Understanding SAR and its main configuration files

The SAR command is part of the sysstat package which is a multi-purpose analysis tool and it is useful to pin point specific issue related to CPU, Memory, I/O and Network. The command is really useful especially to plot the output on a graph for visual analysis and reporting. One example of such tool is GNUplot. To install GNUplot and SAR use the command yum install sysstat gnuplot. The configuration file of SAR is located at /etc/cron.d/sysstat and /etc/sysconfig/sysstat . If you would perform a rpm -ql sysstat | less , you would noticed that there are other binaries such as iostat,mpstat,pidstat etc.. that comes along with the package sysstat.

Difference between SA and SAR logs

In the directory /etc/cron.d/sysstat you would noticed that there is a cron which have been set up by default to run every ten minutes. The purpose is to write a log in the directory /var/log/sa . In this directory there are two type of files starting with sa and sar. SAR is the text file while SA is a binary. The sa file – Binary is updated every 10 minutes whereas the sar file is written at the end of the day. This parameter have been configured in the cron itself. By using the file command you would know which one is a binary or a text file.

To open the sa file, you need to use the command sar -f . Here is an example:

The /etc/sysconfig/sysstat file allows you to configure how long you want to keep the log, compression etc..

Some ways to use the SAR command

You can also visualize sar logs live using the sar command with the start and ending second. Let’s say you have run a command on the background or simply want to track the resource status for some seconds, you can use the command sar 1 3 Here is an example with the command

sar 1 3

Checking the load average, we apply the same principle but with the following command. The load average will also include load on each processor.

(Collected data)

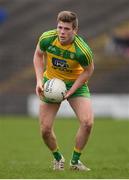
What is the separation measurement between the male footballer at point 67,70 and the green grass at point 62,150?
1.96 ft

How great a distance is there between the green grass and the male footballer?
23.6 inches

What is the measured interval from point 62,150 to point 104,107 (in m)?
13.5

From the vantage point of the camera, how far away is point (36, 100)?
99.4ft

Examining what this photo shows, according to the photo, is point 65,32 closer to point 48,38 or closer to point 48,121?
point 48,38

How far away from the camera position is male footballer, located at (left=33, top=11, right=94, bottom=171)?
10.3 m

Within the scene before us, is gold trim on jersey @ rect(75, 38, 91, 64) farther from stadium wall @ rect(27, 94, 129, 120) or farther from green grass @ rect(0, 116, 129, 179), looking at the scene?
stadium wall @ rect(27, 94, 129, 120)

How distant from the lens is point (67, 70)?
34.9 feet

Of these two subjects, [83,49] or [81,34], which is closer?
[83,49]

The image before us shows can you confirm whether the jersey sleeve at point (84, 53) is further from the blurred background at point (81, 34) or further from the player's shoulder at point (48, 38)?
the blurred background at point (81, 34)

==

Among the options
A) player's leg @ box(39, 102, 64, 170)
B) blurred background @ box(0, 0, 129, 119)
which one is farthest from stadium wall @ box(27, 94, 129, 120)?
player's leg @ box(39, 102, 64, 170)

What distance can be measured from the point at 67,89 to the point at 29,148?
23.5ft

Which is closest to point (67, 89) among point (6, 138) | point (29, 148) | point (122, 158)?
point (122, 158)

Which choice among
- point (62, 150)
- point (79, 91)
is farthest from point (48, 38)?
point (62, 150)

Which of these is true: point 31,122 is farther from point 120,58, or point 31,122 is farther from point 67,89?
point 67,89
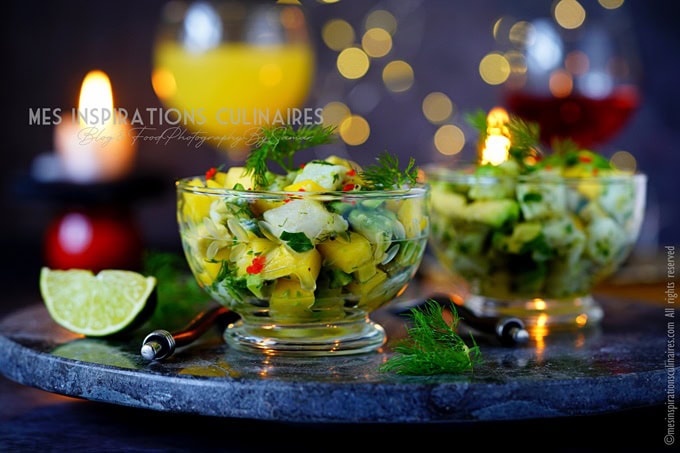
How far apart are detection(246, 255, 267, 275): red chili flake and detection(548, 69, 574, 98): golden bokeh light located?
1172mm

__Problems__.
1. In the SAR article, rewrite the passage from "In the directory /etc/cron.d/sysstat you" to "log, compression etc..", replacing "directory" with "folder".
2. According to the SAR article, how often does the default sysstat cron job run?
3. Write the next part of the SAR article, picking up after its last sentence.

__The answers__.
1.
In the folder /etc/cron.d/sysstat you would noticed that there is a cron which have been set up by default to run every ten minutes. The purpose is to write a log in the folder /var/log/sa . In this folder there are two type of files starting with sa and sar. SAR is the text file while SA is a binary. The sa file – Binary is updated every 10 minutes whereas the sar file is written at the end of the day. This parameter have been configured in the cron itself. By using the file command you would know which one is a binary or a text file.

To open the sa file, you need to use the command sar -f . Here is an example:

The /etc/sysconfig/sysstat file allows you to configure how long you want to keep the log, compression etc..

2. Every ten minutes.

3.
sar -q 1 3

To check for memory being consumed per seconds, use the following command

sar -r 1 3

To check number of memory coming in and out of the swap space, use the following command

sar -W 1 3

For the Disk I/O read write per seconds use the following command. Read/Write on disk also depend on the hardware

sar -b 1 3

For info about the CPU use the following

sar -u 1 3

To monitor the network activity in terms of packets in and out per interface received and compressed, use the following command

sar -n DEV 1 3

If the sar file has not been generated yet from the binary, you can use the following command, let’s say to convert it to a text in the /tmp directory.

sar -A -f  sa25 > /tmp/sar25

KSAR Graph with SAR logs

Now, in production environment, you need to to analyze for example at a specific time where memory or CPU was high. This can be done by means of a graph. I use the Ksar program. Ksar is a BSD-Licensed JAVA based application which create graph based on sar logs. You will need to install JAVA Runtime and launch the run.sh script to install the Ksar program. Once downloaded, just click on ‘Data’ and ‘Load from text file’. This is an example of swap usage

TIPS:

  • The SAR output by default is in 12 hour clock format. To make it become a 24 hour clock format edit the .bashrc file and insert the parameter alias sar=”LANG=C sar
  • GNUPlot is one another application to plot your information on a graph for better analysis.